So, working alongside this guy just sort of crystalized the earlier hunch I held. He was gay. No question. But still – he never talked about it so I didn’t ask. There was no reason to, really. It wasn’t the ONLY thing that defined him. This guy had so many interests and talents so the topic never came up.

But if I felt a whisper of a suspicion in my day-to-day interactions with this guy - one of our best and brightest and all around nicest classmates – those echoes also found their way into the superstitions of some of our lesser formed school asshats (no better term) who grew fond of punctuating their hallway chatter with “fucking faggot” as effortlessly as one might flash a smile to someone they locked eyes with while passing by on the sidewalk. This wasn’t the majority rule. I went to school with a ton of great kids. But sometimes those ugly whispers from a few could crescendo into ugly, braying hollers. I can’t say that he ever heard any of that but I can cop to the fact that blind prejudice found its voice a little too frequently for my taste. I mean – just one muttered “fag” is one too many.

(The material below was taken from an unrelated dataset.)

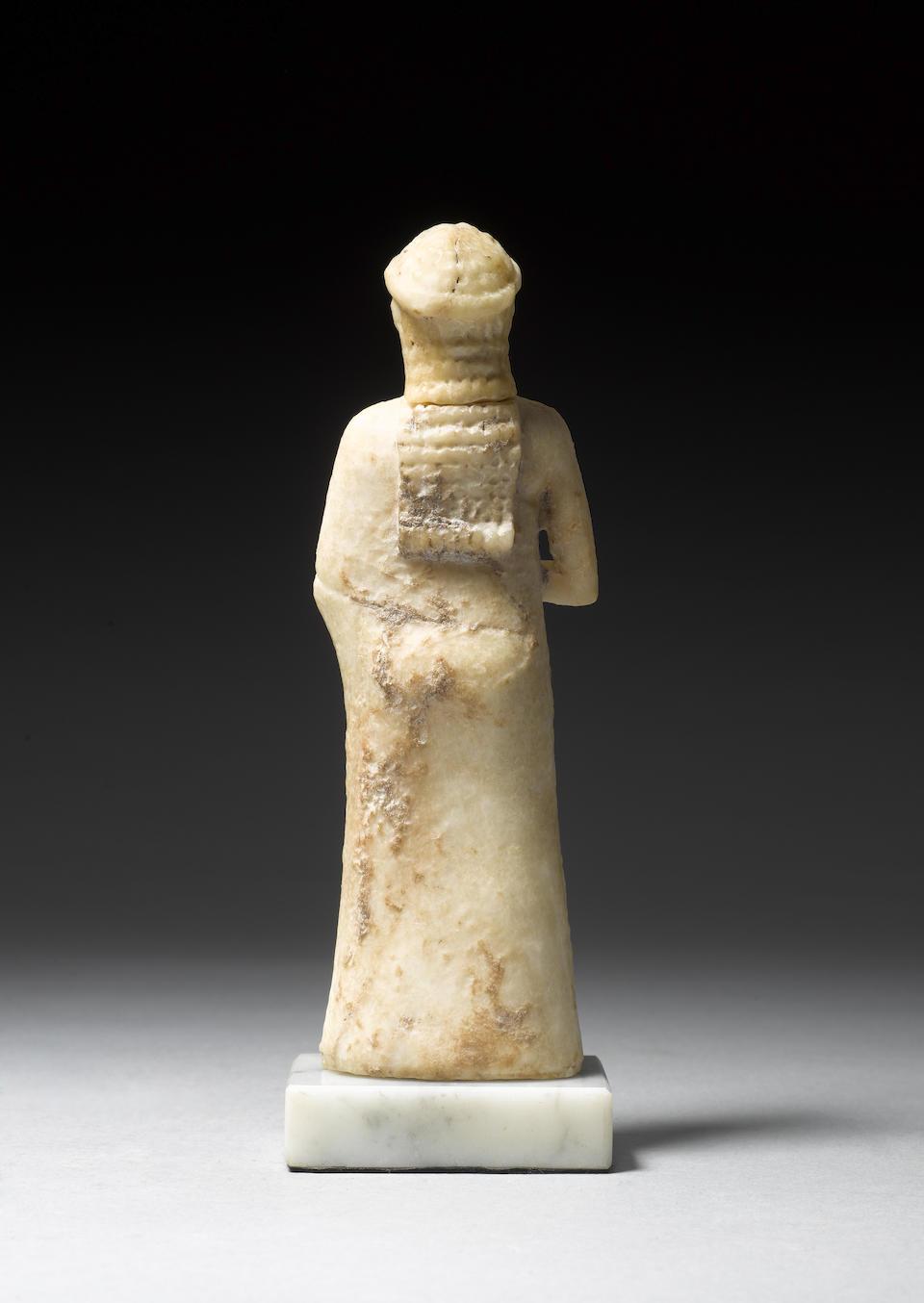A Mesopotamian limestone female figure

Fast forward to the here and now and I’m pleased to say that this guy I knew totally grew up and followed a trajectory into the stratosphere. He was always the uber-talented ‘Sky’s the Limit’ type but where he’s gone since then is boundless. In the handful of times I’ve run into him – whether on Facebook or our scattershot reunions – I always walk away with a smile at seeing him leap miles beyond that potent promise I spied way back when we were young and standing before nothing but unlimited blank canvas upon which to make our mark. This dude has completely eclipsed that quaint faraway hope and dream. He’s truly gone to town gifting the world another solid citizen and it’s been my great pleasure to continue to know him – even if it is quite a bit removed. Life gets in the way – ya’ know.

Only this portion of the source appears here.